Original Link: https://www.anandtech.com/show/14760/hot-chips-31-live-blogs-habanas-approach-to-ai-scaling
Hot Chips 31 Live Blogs: Habana's Approach to AI Scaling
by Dr. Ian Cutress on August 19, 2019 9:15 PM EST- Posted in
- Hot Chips
- Live Blog
- Artificial Intelligence
- Habana
09:21PM EDT - The final talk today at Hot Chips is from Habana, who is discussing its approach to how to scale AI compute.
09:21PM EDT - Goya and Gaudi
09:22PM EDT - Recapping Training vs Inference requirements
09:24PM EDT - Goya processor architecure
09:24PM EDT - 3 engines, RPC, GEMM, and DMA. Work Concurrently with shared SRAM
09:24PM EDT - TPC is VLIW SIMD core, C-programmable
09:24PM EDT - PCIe Gen 4.0 x16
09:24PM EDT - Two DDR4-2666 channels, built on TSMC 16
09:25PM EDT - Supports UINT8 to FP32
09:25PM EDT - Dedicated HW and TPC ISA for special function acceneration
09:25PM EDT - Have to adjust quantization to mix accuracy vs power
09:26PM EDT - PCIe card - Software stack is more important.
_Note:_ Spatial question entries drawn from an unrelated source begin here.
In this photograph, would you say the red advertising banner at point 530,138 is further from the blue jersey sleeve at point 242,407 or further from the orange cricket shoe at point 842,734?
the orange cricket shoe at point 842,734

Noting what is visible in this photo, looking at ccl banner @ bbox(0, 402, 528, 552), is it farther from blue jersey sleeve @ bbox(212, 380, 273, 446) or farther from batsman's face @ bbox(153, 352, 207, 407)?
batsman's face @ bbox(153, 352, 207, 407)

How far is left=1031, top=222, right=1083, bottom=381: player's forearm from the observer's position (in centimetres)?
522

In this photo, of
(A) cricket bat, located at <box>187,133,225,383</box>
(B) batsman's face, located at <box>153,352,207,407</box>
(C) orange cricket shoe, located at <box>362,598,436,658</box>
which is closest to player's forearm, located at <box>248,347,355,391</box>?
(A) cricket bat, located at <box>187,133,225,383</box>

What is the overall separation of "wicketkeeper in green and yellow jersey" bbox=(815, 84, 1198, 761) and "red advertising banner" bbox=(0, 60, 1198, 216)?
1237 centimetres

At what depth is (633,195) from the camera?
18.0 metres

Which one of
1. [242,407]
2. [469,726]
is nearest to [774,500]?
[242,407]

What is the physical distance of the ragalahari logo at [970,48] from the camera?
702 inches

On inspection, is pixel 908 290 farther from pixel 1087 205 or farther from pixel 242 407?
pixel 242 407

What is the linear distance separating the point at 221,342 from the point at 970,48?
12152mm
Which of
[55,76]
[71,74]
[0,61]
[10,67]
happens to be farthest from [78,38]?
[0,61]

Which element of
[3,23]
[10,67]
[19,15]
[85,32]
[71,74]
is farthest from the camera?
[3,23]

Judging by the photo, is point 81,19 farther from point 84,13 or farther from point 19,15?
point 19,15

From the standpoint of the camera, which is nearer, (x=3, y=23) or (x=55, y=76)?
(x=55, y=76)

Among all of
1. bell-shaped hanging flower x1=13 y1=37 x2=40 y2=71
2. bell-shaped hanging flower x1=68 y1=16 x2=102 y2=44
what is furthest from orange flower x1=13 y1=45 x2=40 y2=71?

09:26PM EDT - Habana is a software company that just happens to do hardware
09:27PM EDT - Graph compiler with built-in quantization engine
09:27PM EDT - Multiple recipes can be loaded for the hardware
09:28PM EDT - Goya supports models trained on any processor: CPU, GPU, TPU, Gaudi etc
09:28PM EDT - Users can create custom layers and kernels
09:29PM EDT - Still market leader since benchmarks made 11 months ago vs common CPU/GPU
09:29PM EDT - New for today, natural language benchmark results
09:30PM EDT - Support BERT architecture on Goya
09:30PM EDT - GEMMs and TPCs are fully utilized
09:30PM EDT - Chip was designed long before BERT was invested
09:30PM EDT - invented
09:30PM EDT - High degree of accuracy when quantized
09:30PM EDT - Software managed SRAM
09:31PM EDT - Now Gaudi, the training processor
09:31PM EDT - Performance at Scale, high throughput at low batch size, high power efficiency
09:32PM EDT - Enable native ethernet scale out - on chip RDMA over Converged Ethernet
09:32PM EDT - Open Compute Project Accelerator Module: OAM = (OCP)AM
09:32PM EDT - Framework and ML compiler support, rich TPC Kernet Library
09:32PM EDT - Architecture looks similar to Goya
09:33PM EDT - Networking has changed, memory has changed
09:33PM EDT - PCIe 4.0 x16, 4x8GB HBM
09:33PM EDT - 10x 100 GbE, or 20x50 GbE
09:33PM EDT - Supports UINT8 to FP32 and BF16
09:34PM EDT - SW supports profiling tools
09:34PM EDT - Only AI Training chip with RoCE v2
09:35PM EDT - NVIDIA was first to showcase RoCE v2 for AI, but they haven't implemented it yet
09:36PM EDT - NVIDIA GPU is much more complex with RoCE v2 support via Mellanox
09:36PM EDT - Gaudi integrates both
09:36PM EDT - Supports Lossless and Lossy fabrics
09:36PM EDT - Advanced congestion controls
09:37PM EDT - Customers can buy OAM cards or an 8 card Server
09:38PM EDT - Server box has no CPU, up to customer to config to needed. Uses mini-SAS HD
09:38PM EDT - Ethernet connectivity for point-to-point links with non-blocking full mesh
09:38PM EDT - 3 ports per card for scale up
09:39PM EDT - Can choose ratio of CPUs to Gaudi cards
09:39PM EDT - Gaudi vs DGX
09:40PM EDT - Unlike DGX, do not force user to separate PCIe between management and scaleout. Gaudi offers separate PCIe ports
09:41PM EDT - PCIe card dual slot also available
09:41PM EDT - HL-200
09:41PM EDT - Data parallel possible, model parallel possible
09:44PM EDT - Can leapfrog performance over DGX-2 due to better connectivity. Can connect 64 gaudi chips with non-blocking throughput
09:45PM EDT - Q&A time
09:46PM EDT - Q: What type of quantization requires a processor? There is no quantization processor. There's a software engine that takes an FP32 model and can quantize to data types that are more efficient and gives the feedback on the accuracy
09:47PM EDT - Q: Can you comment on interconnectivity of GEMM? A: It's one functional unit.
09:48PM EDT - Q: What is the minimum viable for an IoT gateway? A: You can use a single card. You can put a gaudi in a single PCIe slot.
09:48PM EDT - That's a wrap for today. More talks tomorrow!